A Inconfidência Mineira foi um movimento eminentemente político, influenciado principalmente pelo movimento de independência norte-americano baseado no iluminismo e liderado pela elite endinheirada e intelectual.
Um elemento estava vinculado ao outro, pois foi a atitude metropolitana que levou a colônia a tomar consciência de sua situação. A emancipação política, objeto do movimento mineiro, já fazia parte do universo do “colonizado”. As inconfidências foram manifestações concretas das contradições geradas pela crise do sistema colonial. No movimento baiano, notou-se uma radicalização maior: a luta pela liberdade apresentou um projeto político inspirado na Revolução Francesa, na fase orientada pela liderança jacobina.
Em 1797, assistiu-se à fundação da primeira sociedade secreta no Brasil, de inspiração maçônica francesa: os Cavaleiros da Luz. Os membros dessa entidade constituíam a intelectualidade baiana: padre Agostinho Gomes, Cipriano Barata, Francisco Munis Barreto e Hermógenes Pantoja. Foram traduzidos textos iluministas de Voltaire e de Rousseau, propagando os ideais revolucionários da França.
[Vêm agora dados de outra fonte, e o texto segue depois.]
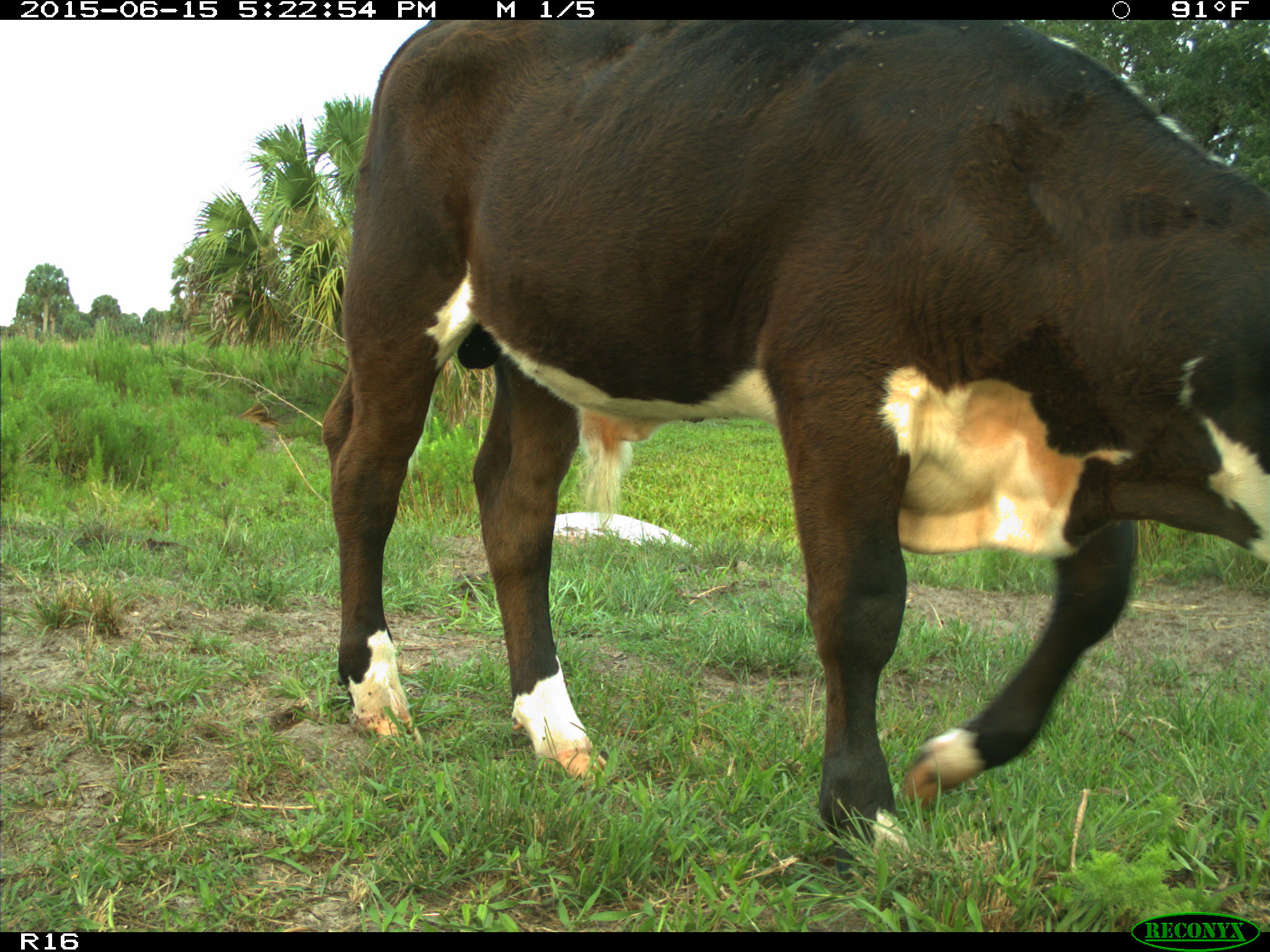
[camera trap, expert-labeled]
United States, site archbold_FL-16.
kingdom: Animalia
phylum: Chordata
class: Mammalia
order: Artiodactyla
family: Bovidae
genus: Bos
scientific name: Bos taurus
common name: domestic cow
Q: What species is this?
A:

A circulação de panfletos iniciou a conjuração, que pregava a emancipação sob o nome de República Baianense. O povo foi convidado a participar do movimento. A repressão não se fez esperar e o governador da Bahia, Fernando José de Portugal, prendeu os implicados: Luiz Gonzaga das Virgens e Lucas Dantas (mulato), ambos do Exército e alfaiates; João de Deus e Manuel Faustino (mulatos).
Indivíduos da camada superior também tomaram parte do movimento, como é o caso dos Cavaleiros da Luz, mas só os das camadas populares – escravos, artesãos, soldados -, quase todos mestiços, foram condenados à forca. Os demais, homens da intelectualidade de projeção social, foram poupados.
Mais uma vez, Portugal matava implacavelmente os rebeldes de baixa condição social, mas não conseguiu matar as idéias liberais emancipacionistas.